— start READING PASSAGE —

## Codility.com MinPerimeterRectangle task javascript solution 100%

Find the minimal perimeter of any rectangle whose area equals N.

This is the third task of Prime and composite numbers lesson serie, it’s tagged with the flag “painless” and in this article I am going to share with you a javascript solution that gets 100% score in matter of performance and correctness so before we begin here’s the task description on Codility.com:

## Codility’s MinPerimeterRectangle task description

An integer N is given, representing the area of some rectangle.

The *area* of a rectangle whose sides are of length A and B is A * B, and the *perimeter* is 2 * (A + B).

The goal is to find the minimal perimeter of any rectangle whose area equals N. The sides of this rectangle should be only integers.

For example, given integer N = 30, rectangles of area 30 are:

- (1, 30), with a perimeter of 62,
- (2, 15), with a perimeter of 34,
- (3, 10), with a perimeter of 26,
- (5, 6), with a perimeter of 22.

Write a function:

function solution(N);

that, given an integer N, returns the minimal perimeter of any rectangle whose area is exactly equal to N.

For example, given an integer N = 30, the function should return 22, as explained above.

Write an **efficient** algorithm for the following assumptions:

- N is an integer within the range [1..1,000,000,000].

— end READING PASSAGE —

EXERCISE DIRECTIONS — Transcribe the entire MinPerimeterRectangle article above, word for word, from its first heading through its final line. The entries after this point are not needed for this exercise.

— start SUPPLIED RECORDS —

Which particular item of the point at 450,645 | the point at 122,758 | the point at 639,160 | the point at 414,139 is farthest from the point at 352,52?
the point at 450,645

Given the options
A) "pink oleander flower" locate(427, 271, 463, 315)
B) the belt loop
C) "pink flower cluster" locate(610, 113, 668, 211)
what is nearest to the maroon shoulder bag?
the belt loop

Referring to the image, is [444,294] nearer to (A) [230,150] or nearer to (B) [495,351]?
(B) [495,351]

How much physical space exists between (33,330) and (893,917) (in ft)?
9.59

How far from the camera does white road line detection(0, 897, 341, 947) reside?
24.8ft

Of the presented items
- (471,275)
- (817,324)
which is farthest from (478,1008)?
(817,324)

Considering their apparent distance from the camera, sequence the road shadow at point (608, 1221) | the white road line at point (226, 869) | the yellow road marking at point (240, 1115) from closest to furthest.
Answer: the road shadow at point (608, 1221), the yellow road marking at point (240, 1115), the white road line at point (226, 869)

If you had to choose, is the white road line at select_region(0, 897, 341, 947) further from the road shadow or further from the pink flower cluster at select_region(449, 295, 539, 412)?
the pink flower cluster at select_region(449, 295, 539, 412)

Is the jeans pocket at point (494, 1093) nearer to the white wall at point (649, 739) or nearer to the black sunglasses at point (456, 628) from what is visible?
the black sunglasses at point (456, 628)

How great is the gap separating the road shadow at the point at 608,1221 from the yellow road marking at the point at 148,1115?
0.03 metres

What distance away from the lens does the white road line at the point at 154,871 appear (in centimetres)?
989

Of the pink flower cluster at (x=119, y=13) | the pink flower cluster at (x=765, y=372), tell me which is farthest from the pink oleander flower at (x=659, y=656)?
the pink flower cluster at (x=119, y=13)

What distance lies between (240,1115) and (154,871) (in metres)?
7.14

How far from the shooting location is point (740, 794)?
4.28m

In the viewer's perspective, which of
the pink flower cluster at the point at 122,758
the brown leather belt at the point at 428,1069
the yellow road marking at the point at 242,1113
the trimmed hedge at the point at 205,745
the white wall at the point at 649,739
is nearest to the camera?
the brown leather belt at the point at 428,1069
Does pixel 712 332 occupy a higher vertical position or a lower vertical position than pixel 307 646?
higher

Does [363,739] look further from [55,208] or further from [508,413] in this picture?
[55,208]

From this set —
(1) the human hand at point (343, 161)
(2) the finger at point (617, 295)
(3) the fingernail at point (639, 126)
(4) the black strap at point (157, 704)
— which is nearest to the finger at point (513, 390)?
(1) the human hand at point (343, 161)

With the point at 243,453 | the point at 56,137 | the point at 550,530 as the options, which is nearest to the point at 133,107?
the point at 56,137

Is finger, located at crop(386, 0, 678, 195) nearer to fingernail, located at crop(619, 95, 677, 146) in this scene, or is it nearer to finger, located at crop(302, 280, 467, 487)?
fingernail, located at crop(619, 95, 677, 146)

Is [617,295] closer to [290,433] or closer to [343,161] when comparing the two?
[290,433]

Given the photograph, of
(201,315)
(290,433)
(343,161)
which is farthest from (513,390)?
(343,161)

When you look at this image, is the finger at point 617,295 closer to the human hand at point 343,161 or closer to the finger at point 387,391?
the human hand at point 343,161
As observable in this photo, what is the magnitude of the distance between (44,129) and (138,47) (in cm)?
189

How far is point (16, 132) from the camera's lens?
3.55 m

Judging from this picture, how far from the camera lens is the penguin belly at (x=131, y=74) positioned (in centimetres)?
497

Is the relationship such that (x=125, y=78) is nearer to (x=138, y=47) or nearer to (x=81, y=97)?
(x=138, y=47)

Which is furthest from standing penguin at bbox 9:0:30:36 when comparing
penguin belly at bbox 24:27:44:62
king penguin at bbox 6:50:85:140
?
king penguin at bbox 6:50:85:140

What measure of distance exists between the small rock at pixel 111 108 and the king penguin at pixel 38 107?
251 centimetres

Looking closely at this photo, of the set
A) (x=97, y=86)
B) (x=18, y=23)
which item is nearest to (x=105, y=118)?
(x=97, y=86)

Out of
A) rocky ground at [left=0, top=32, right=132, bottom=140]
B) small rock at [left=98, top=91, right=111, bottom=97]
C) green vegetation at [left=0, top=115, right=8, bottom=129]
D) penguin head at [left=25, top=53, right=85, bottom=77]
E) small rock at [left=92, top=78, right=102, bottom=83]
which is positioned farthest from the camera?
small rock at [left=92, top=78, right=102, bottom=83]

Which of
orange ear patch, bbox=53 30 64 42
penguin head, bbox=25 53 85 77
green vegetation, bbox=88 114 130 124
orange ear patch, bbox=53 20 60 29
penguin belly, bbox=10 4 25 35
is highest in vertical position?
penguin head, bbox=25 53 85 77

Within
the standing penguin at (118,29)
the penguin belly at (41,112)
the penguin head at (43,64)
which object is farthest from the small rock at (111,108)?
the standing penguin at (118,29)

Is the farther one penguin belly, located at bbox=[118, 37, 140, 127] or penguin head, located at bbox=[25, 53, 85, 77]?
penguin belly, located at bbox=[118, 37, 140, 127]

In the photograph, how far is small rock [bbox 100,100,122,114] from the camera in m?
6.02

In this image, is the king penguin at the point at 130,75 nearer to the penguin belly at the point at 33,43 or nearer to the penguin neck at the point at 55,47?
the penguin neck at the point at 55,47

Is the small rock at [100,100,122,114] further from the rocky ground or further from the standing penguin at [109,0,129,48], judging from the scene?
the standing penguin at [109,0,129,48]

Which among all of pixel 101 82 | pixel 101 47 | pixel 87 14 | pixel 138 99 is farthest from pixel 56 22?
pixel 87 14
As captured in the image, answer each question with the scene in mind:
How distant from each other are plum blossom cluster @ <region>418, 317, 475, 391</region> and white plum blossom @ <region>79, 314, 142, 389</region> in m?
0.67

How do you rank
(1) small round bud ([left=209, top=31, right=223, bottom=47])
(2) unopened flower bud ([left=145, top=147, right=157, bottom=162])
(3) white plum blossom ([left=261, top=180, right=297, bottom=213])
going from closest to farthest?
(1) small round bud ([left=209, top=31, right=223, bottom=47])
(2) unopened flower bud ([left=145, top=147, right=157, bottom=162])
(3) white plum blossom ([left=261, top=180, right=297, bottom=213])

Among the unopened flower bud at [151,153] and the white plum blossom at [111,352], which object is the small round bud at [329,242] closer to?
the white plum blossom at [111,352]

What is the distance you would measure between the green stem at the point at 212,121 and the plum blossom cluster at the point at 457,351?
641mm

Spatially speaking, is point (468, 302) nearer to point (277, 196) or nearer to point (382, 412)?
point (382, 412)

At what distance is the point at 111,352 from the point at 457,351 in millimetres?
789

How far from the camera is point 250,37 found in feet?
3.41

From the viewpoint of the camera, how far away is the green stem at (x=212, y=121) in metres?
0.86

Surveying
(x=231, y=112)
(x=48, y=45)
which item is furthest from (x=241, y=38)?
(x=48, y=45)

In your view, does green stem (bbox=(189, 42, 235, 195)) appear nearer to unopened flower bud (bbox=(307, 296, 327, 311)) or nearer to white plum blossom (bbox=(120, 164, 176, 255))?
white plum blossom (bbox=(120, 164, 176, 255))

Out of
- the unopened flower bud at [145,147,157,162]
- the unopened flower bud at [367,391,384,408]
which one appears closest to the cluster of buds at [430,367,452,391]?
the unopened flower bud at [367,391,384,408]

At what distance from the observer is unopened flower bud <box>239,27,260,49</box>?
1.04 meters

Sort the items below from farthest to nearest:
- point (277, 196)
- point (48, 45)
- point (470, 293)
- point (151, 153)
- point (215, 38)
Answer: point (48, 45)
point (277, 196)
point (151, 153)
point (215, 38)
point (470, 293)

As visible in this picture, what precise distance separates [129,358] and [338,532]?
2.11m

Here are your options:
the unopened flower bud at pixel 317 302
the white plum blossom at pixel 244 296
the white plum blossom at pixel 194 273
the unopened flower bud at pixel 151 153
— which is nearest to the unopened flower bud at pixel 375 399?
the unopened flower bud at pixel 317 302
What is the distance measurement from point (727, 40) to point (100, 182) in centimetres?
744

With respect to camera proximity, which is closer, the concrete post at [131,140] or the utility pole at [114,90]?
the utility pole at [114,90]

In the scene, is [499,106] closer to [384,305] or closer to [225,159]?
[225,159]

— end SUPPLIED RECORDS —

FULL RESPONSE —
## Codility.com MinPerimeterRectangle task javascript solution 100%

Find the minimal perimeter of any rectangle whose area equals N.

This is the third task of Prime and composite numbers lesson serie, it’s tagged with the flag “painless” and in this article I am going to share with you a javascript solution that gets 100% score in matter of performance and correctness so before we begin here’s the task description on Codility.com:

## Codility’s MinPerimeterRectangle task description

An integer N is given, representing the area of some rectangle.

The *area* of a rectangle whose sides are of length A and B is A * B, and the *perimeter* is 2 * (A + B).

The goal is to find the minimal perimeter of any rectangle whose area equals N. The sides of this rectangle should be only integers.

For example, given integer N = 30, rectangles of area 30 are:

- (1, 30), with a perimeter of 62,
- (2, 15), with a perimeter of 34,
- (3, 10), with a perimeter of 26,
- (5, 6), with a perimeter of 22.

Write a function:

function solution(N);

that, given an integer N, returns the minimal perimeter of any rectangle whose area is exactly equal to N.

For example, given an integer N = 30, the function should return 22, as explained above.

Write an **efficient** algorithm for the following assumptions:

- N is an integer within the range [1..1,000,000,000].